Redis RCP11 specifies Redis Streams, and includes the specification of the cosumer groups semantics and API. However after further analysis I was not satisfied by the specification of this feature, so this document redefines the feature in different terms, so that the consumer always knows the order of messages are preserved, it is possible for a consumer to re-fetch a part of the stream still with the same ordering and picking exactly the same messages that the server returned to it in the first instance, and finally, it is possible for any consumer to inspect dead (non acknowledged) messages in the stream, with a special API, so that those messages can be processed at a latter time by other consumer if needed.

Description of the problem

Redis Streams consumer groups have a similar goal to Kafka consumer groups, but a completely different implementation and API. But the gist is the same: allow multiple consumers to cooperate in processing messages arriving in a stream, so that each consumers in a given group takes a subset of the messages. Compared of just letting the consumers to shard by key, this feature wants to put the complexity on the server side, from the point of view of recovering after consumers failures, handling membership of the group so that consumers can join and leave, provide observability of the stream processing in real time.

Requirements

  • Identify groups with names.
  • Within groups, identify consumers with the name they claim to have.
  • Return messages in order. Every successive call to XREAD-GROUP by any consumer in a group, with the special ID >, will return messages with greater IDs and with the same order as they were added into the stream.
  • Consumers can also call XREAD-GROUP with an old offset, and will be served with just messages that were assigned to it in the past, and only if not already acknowledged.
  • Serve messages to the consumers based on what consumer is available to process messages, without any pre-defined sharding, so that consumers able to process messages at different rates does not create any processing hole.
  • Ability to inspect a stream and retrieve older non processed messages, so that consumers can cooperate in order to explicitly receive older not in order messages that were not acknowledged as processed in time. This allows to obtain at least once delivery (but subject to the consistency limits of Redis itself in case of failures).

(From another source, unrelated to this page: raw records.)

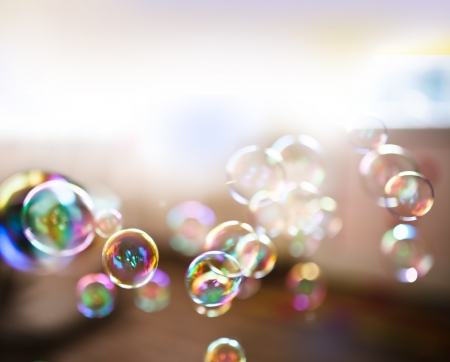 Photo for Soap bubbles, abstract background - Royalty Free Image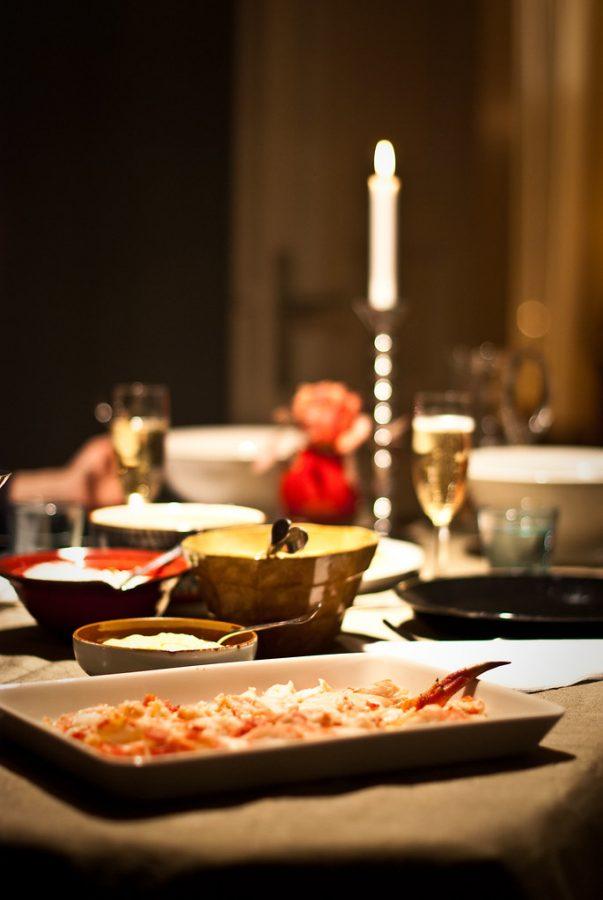 Silvesterparty Quarkbällchen & Champagne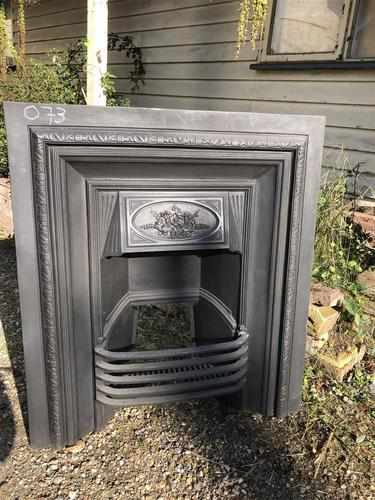 Antique Cast Iron Fireplace Insert (1 of 5)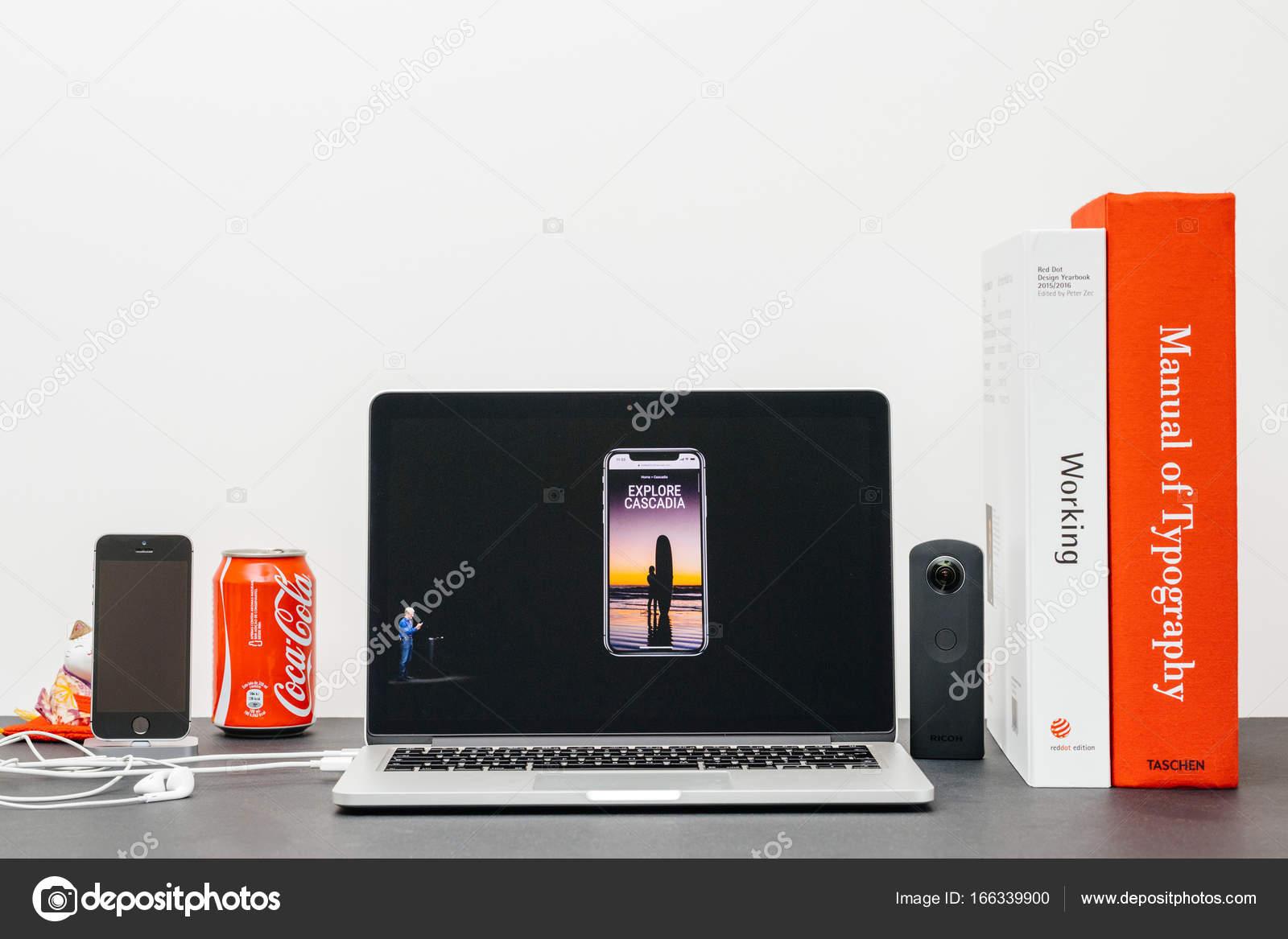Keynote de Apple con la introducción del iphone X 10 explorar ...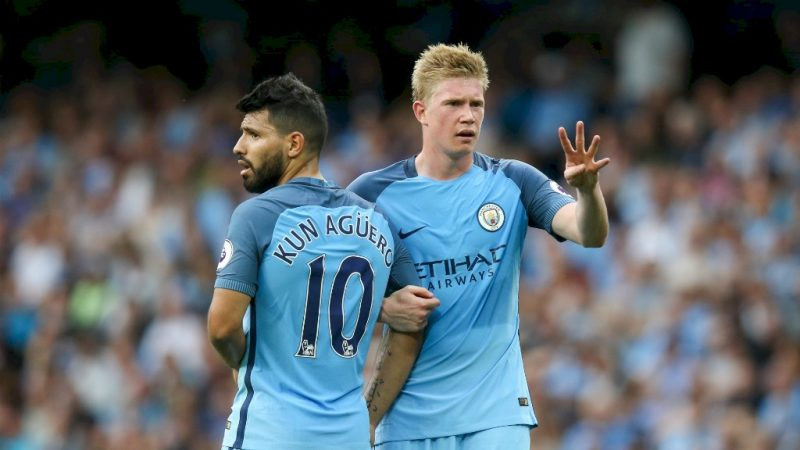 Aguero and De Bruyne in Man City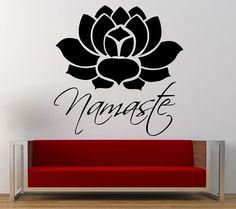 Namaste Lotus Flower Yoga Wall Decal Sticker Vinyl Mural Leaving Bedroom Room Home Decor FREE SHIPPING L312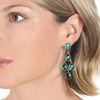 Mint Chandelier Earrings Silver
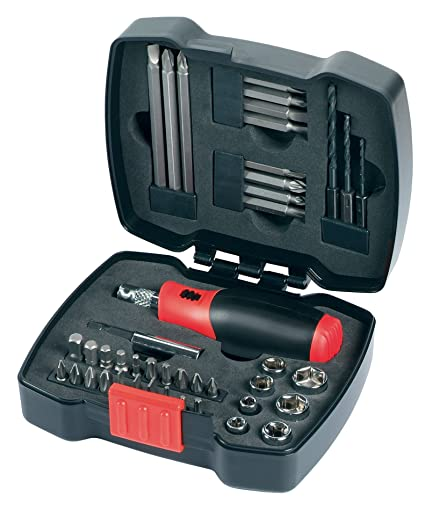 Black+Decker A7175-XJ Pack de 43 piezas para atornillar con atornillador de carraca, Piece, Set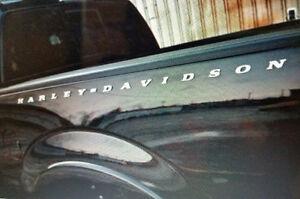 HARLEY DAVIDSON - BADGES  -$180 O.B.O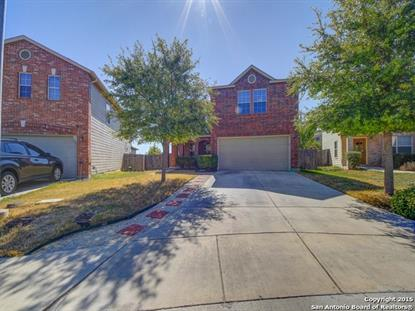 1319 SUN CANDLE  San Antonio, TX MLS# 1129562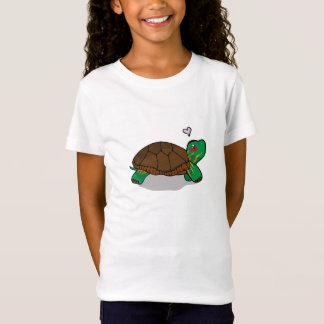 Cute Painted Turtle Red - Kids t-shirts
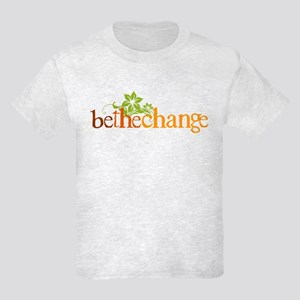 Be the change - Earthy - Floral Kids Light T-Shirt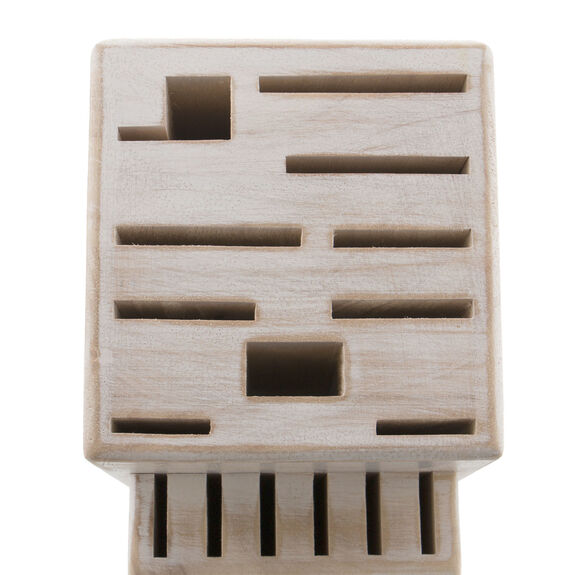 Rustic White 16-slot block,,large 3
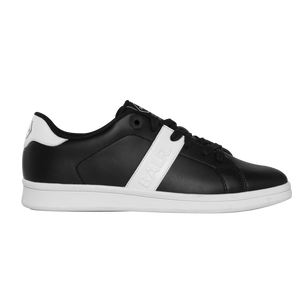 Leather Freeplay Lux Sneakers BL/WH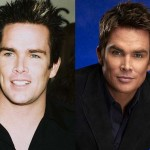 Mark Mcgrath Plastic Surgery Before and After Pictures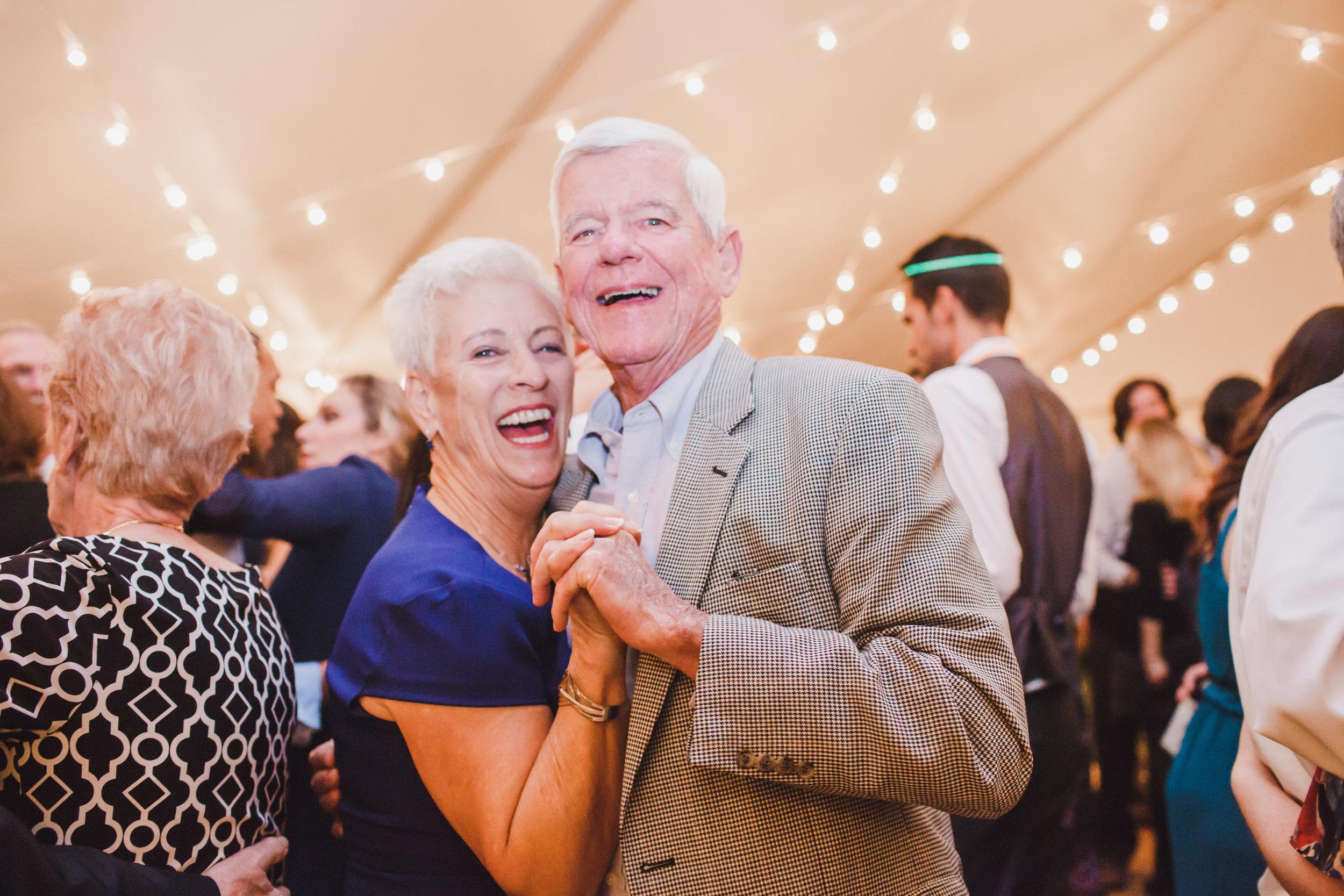 Fling - Virginia Wedding Photographer - Photography by Amy Nicole-1006-6.jpg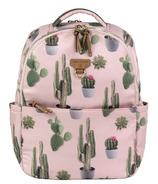 TWELVElittle On-The-Go Backpack Cactus Print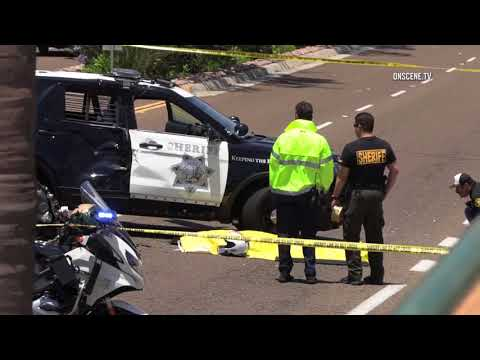 Encinitas: Deputy Involved Fatal Crash 06242018
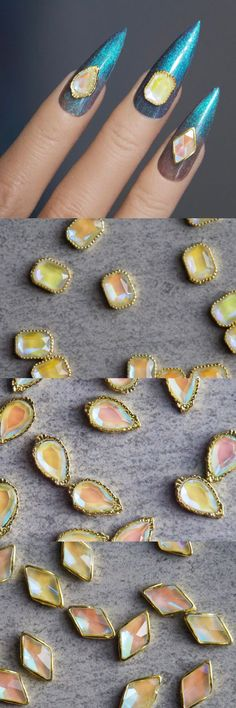 5pcs 3D Zircon Polar Light Crystal Nail Emerald Diamond/ Ocean Geometrical Gold Framed Rhinestone Nail deco/ Handmade DIY crafts supply Diamond Nails, Emerald Diamond, Crystal Nails, Nail Supply, Rhinestone Nails, Nail Decals, Craft Supplies, Diy Crafts, Crystals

Creating a consumers group

Normally Redis creates objects the first time they are seen. However in the case of consumer groups, the associated state and the lifespan are harder to anticipate and there are no obvious defaults. Nor destroying streams after a specific amount of time of inactivity looks a sensible choice. So streams are created and destroyed explicitly using the XGROUP command. To create a new stream, we have to specify its name, and the initial ID. The initial ID is used as a starting point to return messages go the consumers participating in the group. Only messages with IDs greater than the specified one will be returned.

XGROUP CREATE mystream groupname $

Note that we are not forced to specify '$' as last ID. Any valid ID will do. If we want to force re-processing of the stream in the future, it is possible to set a different ID later, using the SETID subcommand.

XGROUP SETID mystream 1507282666292-0

The GROUP option

The feature is requested by the consumer by calling a variant of the XREAD command called XREAD-GROUP. The command is very similar to XREAD however the GROUP and NAME options are mandatory in XREAD-GROUP command, and the command is considered a write command, while XREAD itself is a read-only command.

The GROUP and NAME options are used to specify the name of the group and the name of the consumer. It is very important that each consumer specifies an unique consumer name, because this is the sole mechanism used in order to provide consumer with the same messages they already saw in the past, in case consumers attempt to re-fetch older messages that were already delivered. Example:

XREAD-GROUP GROUP mygroup NAME c-1234 STREAMS mystream >

The special ID > means that we only want messages that are new (never returned to previous clients). Each group has a current ID tracking the higher ID returned so far, so > basically means we want messages greater than the current group ID. As a result of messages delivered to our client, the group ID will increment. For instance, XREAD-GROUP may return something like this:

Note: the format here is only used for the sake of explaining

1500000000000-0 "Message" "1"
1500000000000-1 "Message" "2"

And now the group mygroup current ID is set to 1500000000000-1. Note that as a side effect of returning certain messages to a given client name, Redis will memorize inside the stream (just conceptually, a different radix tree data structure is used) that the above messages belong to the client called c-1234, and also the time it was delivered.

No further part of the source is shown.